Nama Keramat

44.6K 3.7K 62
                                    

First of all, MARHABAN YAA RAMADHAAAANNN!! Segenap keluarga besar PRAS-SASTI mengucapkan selamat menjalankan ibadah puasa. Mohon maaf kalo-kalo saya ada salah dan udah bikin (mungkin) pembaca fiksi ini merasa di-php dan merindukan PRAS-SASTI hahaha *geplak* saya tau ini telat banget, tapi semoga nggak mengurangi feel ya :D

Saya lagi kurang fit makanya update molor banget >,< maaf yaaa... ini kan bulan puasa, dosa kalo ngga maapin saya *minta dijambak* hihihi

Okaaaayyyy happy readingggg *deep bow*

--------------------------------------------------------------

Pras tidak henti memerhatikan Sasti yang kelihatan gelisah di sampingnya. Berulang kali Pras mendengar tarikan napas panjang dari bibir Sasti dan jemari gadis itu saling memilin. Hampir setengah jam mobilnya membelah jalanan ibu kota tapi kegelisahan Sasti belum juga hilang.

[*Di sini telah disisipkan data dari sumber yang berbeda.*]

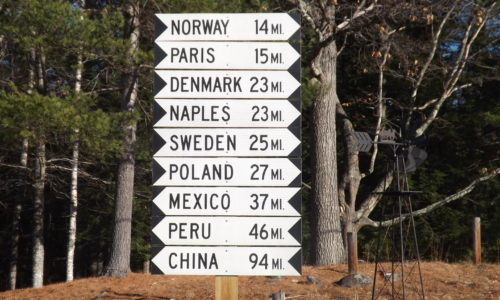 icon Maine countries road sign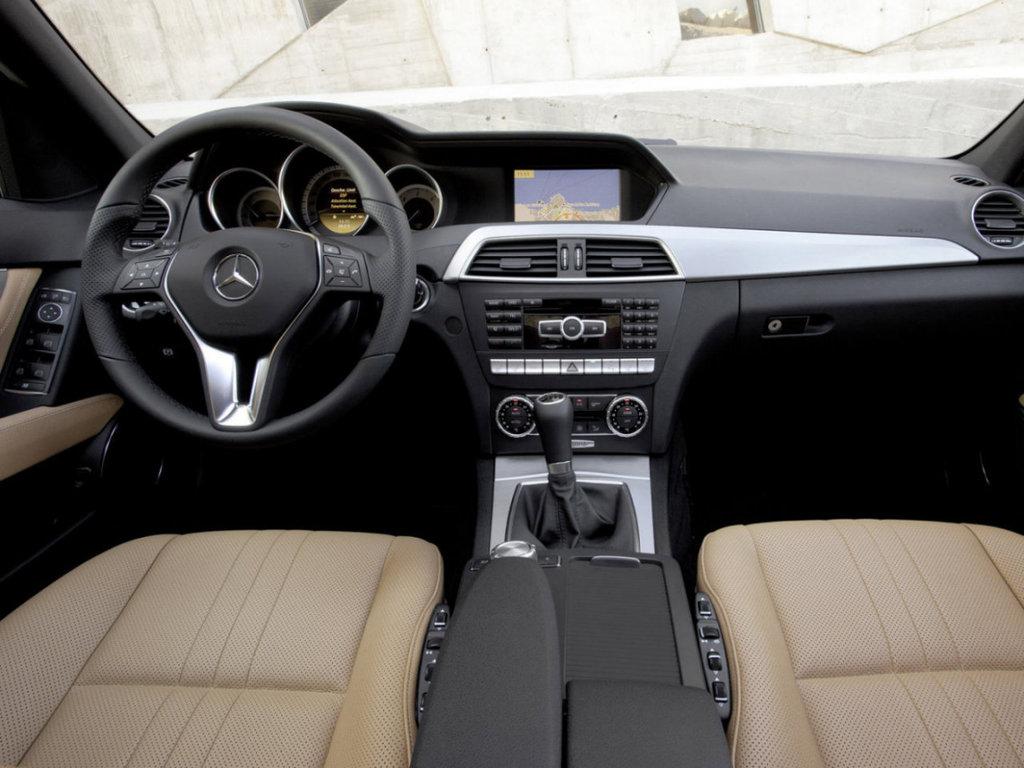 Mercedes-Benz C-Class рестайлинг 2011, 2012, 2013, 2014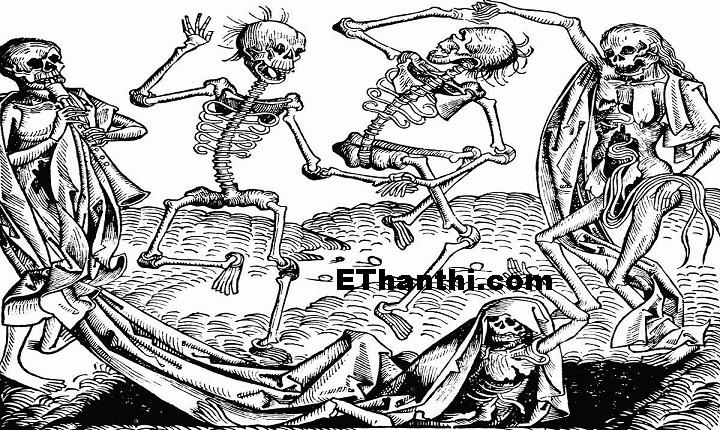 கிபி 165 - அன்டோனைன் பிளேக்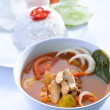 Thai Dishes - Tom Yam Kung — Stock Photo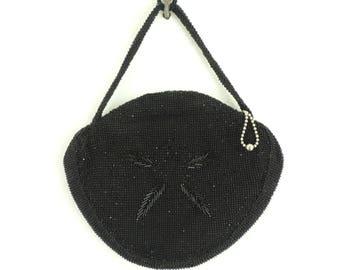 60s black beaded clutch bag, small evening bag, mad men 1960s minimalist bead bag, made in czechoslovakia, beaded handbag beaded purse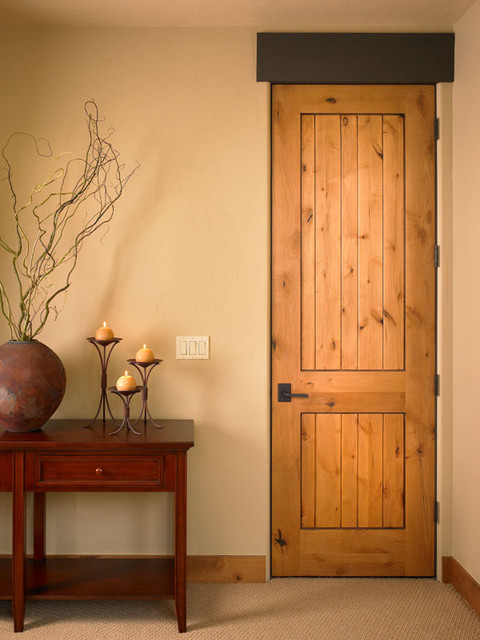 2 Panel Plank Door In Knotty Alder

"Kamu... gugup?" tanya Pras hati-hati.

Sasti menolehkan kepalanya dan tercengir miris. "Kelihatan banget ya, Mas?" tanyanya retorik, Pras mengangguk. "Padahal Sas udah kayak ibu-ibu mau melahirkan gini, tapi gugupnya nggak mau hilang juga," gumam Sasti pelan dan kembali menarik napas.

Hari ini Pras mengajaknya untuk menemui keluarga besar dari Anindya. Kalau saat lamaran dua minggu lalu beberapa saudara dari Haris ikut serta, sekarang gantian keluarga besar dari sang calon ibu mertua-lah yang ingin berkenalan dengannya.

"Hm, baju Sas nggak keliatan malu-maluin kan, Mas?"

Pras memperhatikan Sasti dari ujung kaki sampai kepala dan tidak menemukan keanehan sedikitpun dalam diri gadis itu. Sasti selalu bisa menyesuaikan penampilannya dan yang disukai Pras, Sasti tidak pernah berlebihan.

"Nggak. Kamu udah... oke," sahut Pras pendek.

"Cuma oke doang?" selidik Sasti, Pras mengangguk pelan. "Ya," katanya. Pras bisa melihat raut kekecewaan di wajah Sasti, tapi ia hiraukan. Pras paham kalau Sasti menunggu pujiannya, tapi ia masih merasa canggung untuk bisa memuji Sasti langsung. Selain Pras memang bukan tipe laki-laki yang mudah mengeluarkan kata-kata manis, ia juga tidak mau terlalu sering mengatakan gadis di sampingnya ini cantik-walau itu kenyataannya-karena kata-kata yang sering diucapkan, malah akan menghilangkan arti sejati kata tersebut.

Hari ini Sasti mengenakan rok mengembang selutut berwarna hijau toska dengan atasan yang dimasukkan berupa kemeja lengan pendek berwarna soft pink bertepi kerut di lengan dan kalung berbandul lempengan kayu berwarna cokelat tua, tak lupa flat shoes berwarna senada dengan roknya. Pakaian itu membalut tubuh ramping Sasti dengan pas. Rambutnya diikat ekor kuda dan tas bertali kecil berwarna cokelat tua yang tersangkut di bahunya, semakin membuat Sasti kelihatan tambah cantik.

"Ya kali gitu, Mas, bisa muji Sas sedikit, atau pake lagunya Lobow gitu yang Kau Cantik Hari Ini, siapa tahu aja gugupnya Sas bisa hilang."

Sasti bersungut pelan dengan wajah merajuk. Bibirnya mengerucut dan pipinya jadi kelihatan tembam. Pras tidak bisa untuk tidak tertawa melihat ekspresi Sasti. Gadis itu, kesal sekalipun, justru kelihatan menggemaskan.

Pras tersenyum kecil dan memberanikan diri mengulurkan tangannya, menyentuh punggung tangan Sasti dan menggenggamnya. Pras menyelipkan setiap jarinya di sela-sela jemari gadis itu, menariknya perlahan dan meletakkannya di atas pahanya.

Tangan Sasti terasa kecil dalam genggamannya. Dalam sekejap saja genggaman tangan Pras berhasil menyelimuti seluruh jemari Sasti. Setiap jari gadis itu terasa rapuh. Pras sampai merasa jari-jari itu akan patah kalau ia mengenggamnya terlalu erat.